Input for this task:
◇ ◇ ◇ ◇ ◇ ◇ ◇

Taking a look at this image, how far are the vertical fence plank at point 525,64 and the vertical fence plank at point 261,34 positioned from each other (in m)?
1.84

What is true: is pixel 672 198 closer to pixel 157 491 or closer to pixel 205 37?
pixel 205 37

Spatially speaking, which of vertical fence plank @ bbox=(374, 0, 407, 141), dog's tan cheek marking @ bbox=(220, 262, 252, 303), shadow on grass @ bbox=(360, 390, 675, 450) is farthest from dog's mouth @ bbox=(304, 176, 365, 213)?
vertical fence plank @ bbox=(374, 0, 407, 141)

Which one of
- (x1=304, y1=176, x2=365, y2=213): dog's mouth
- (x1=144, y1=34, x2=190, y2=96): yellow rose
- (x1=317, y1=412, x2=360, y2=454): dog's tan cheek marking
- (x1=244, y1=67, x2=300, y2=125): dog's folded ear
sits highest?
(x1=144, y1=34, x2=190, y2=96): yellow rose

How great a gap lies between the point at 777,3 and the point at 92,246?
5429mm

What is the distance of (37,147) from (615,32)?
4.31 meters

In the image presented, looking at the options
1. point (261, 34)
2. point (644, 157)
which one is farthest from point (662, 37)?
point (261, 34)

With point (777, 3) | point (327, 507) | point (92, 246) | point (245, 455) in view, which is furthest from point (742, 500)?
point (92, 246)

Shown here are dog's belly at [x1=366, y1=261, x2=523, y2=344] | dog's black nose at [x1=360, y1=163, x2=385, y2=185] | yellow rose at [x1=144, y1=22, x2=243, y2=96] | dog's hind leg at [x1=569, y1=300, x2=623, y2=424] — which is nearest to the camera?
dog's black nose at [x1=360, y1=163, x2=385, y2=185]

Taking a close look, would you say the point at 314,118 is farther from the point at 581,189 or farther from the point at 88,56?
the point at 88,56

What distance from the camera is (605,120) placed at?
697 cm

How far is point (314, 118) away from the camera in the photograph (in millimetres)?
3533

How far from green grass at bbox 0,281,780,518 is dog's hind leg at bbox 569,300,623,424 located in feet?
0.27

◇ ◇ ◇ ◇ ◇ ◇ ◇

Task objective: Could you render the data above as a Markdown table, from its first line up to and including the line with "4.31 meters", numbering each line under Row and giving its text under Entry, with blank lines left out?

Expected answer:
| Row | Entry |
|---|---|
| 1 | Taking a look at this image, how far are the vertical fence plank at point 525,64 and the vertical fence plank at point 261,34 positioned from each other (in m)? |
| 2 | 1.84 |
| 3 | What is true: is pixel 672 198 closer to pixel 157 491 or closer to pixel 205 37? |
| 4 | pixel 205 37 |
| 5 | Spatially speaking, which of vertical fence plank @ bbox=(374, 0, 407, 141), dog's tan cheek marking @ bbox=(220, 262, 252, 303), shadow on grass @ bbox=(360, 390, 675, 450) is farthest from dog's mouth @ bbox=(304, 176, 365, 213)? |
| 6 | vertical fence plank @ bbox=(374, 0, 407, 141) |
| 7 | Which one of |
| 8 | - (x1=304, y1=176, x2=365, y2=213): dog's mouth |
| 9 | - (x1=144, y1=34, x2=190, y2=96): yellow rose |
| 10 | - (x1=317, y1=412, x2=360, y2=454): dog's tan cheek marking |
| 11 | - (x1=244, y1=67, x2=300, y2=125): dog's folded ear |
| 12 | sits highest? |
| 13 | (x1=144, y1=34, x2=190, y2=96): yellow rose |
| 14 | How great a gap lies between the point at 777,3 and the point at 92,246? |
| 15 | 5429mm |
| 16 | What is the distance of (37,147) from (615,32)? |
| 17 | 4.31 meters |